-- START PAGE EXCERPT --
Here’s the problem with us humans as investors: Knee-jerk responses too often can overwhelm our judgment, especially in an anxiety-filled time like a stock market rout. The danger reflex is particularly strong. When prehistoric Homo sapiens heard a large growl in the forest, they raced for their caves. That same urge appears when the market is in free fall. But it should be shunned.

There’s a whole body of academic study, called behavioral finance, that seeks to instruct investors on how to protect themselves from themselves. Investment firm Alger just released a new report that spotlights self-defeating investor biases, such as equating a modern-day market fall with a saber-tooth tiger.

To Brad Neuman, Alger’s director of market strategy, the meme stock craze is a cautionary example of investors deciding with their gut, and he predicts their results eventually will be unpleasant. “They want to make money quickly, with high volume and small stocks that are profitless,” he says.
-- END PAGE EXCERPT --
-- START SOURCE MATERIAL --
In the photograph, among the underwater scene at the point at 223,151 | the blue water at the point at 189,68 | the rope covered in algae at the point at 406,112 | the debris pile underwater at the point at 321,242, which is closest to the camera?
-- END SOURCE MATERIAL --
Please name the field of academic study that, according to the investor-bias excerpt, seeks to teach investors how to protect themselves from themselves. The lines above aren't needed here.

Behavioral finance.